Excerpted from THE RINGER of a news about Netflix:

Why watch something live for the sake of a water cooler that doesn’t exist anymore when you know you can simply wait it out and take a show in on your own schedule?

What does it mean here?

1 Answer 1


Okay, there are several layers of cultural context layered on top of each other here:

  1. A "water cooler" is an appliance, common in many workplaces, where a large plastic bottle of drinking water is dispensed through cold and hot spigots. literal water cooler

  2. In a workplace, the "water cooler" is symbolic of a place where people gather spontaneously (to get water) and have casual, social conversations.
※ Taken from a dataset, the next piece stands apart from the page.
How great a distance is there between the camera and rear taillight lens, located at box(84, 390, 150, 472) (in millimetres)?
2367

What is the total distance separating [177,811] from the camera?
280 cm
Usually you say that these discussions are "around the water cooler", and these discussions supposedly help with networking within the workplace.

  3. Before streaming video (like Netflix) and widespread use of PVRs, many people would watch the same television shows on the night that the episodes were broadcast, and the most popular shows were a common topic of informal conversation that might take place "around the water cooler" the next day.

  4. Back in those days, some people would (presumably) watch shows not because they really wanted to watch them, but because they didn't want to feel left out of those "water cooler" conversations (and the resulting professional networking) where people discussed the most popular TV shows from the night before.

  5. This article is saying that Netflix has ended this pattern - now that everyone can stream whatever show they want at any time, you don't have to watch a show just for the purpose of having a relevant conversation at work (around the water cooler). You can watch a show for pure enjoyment.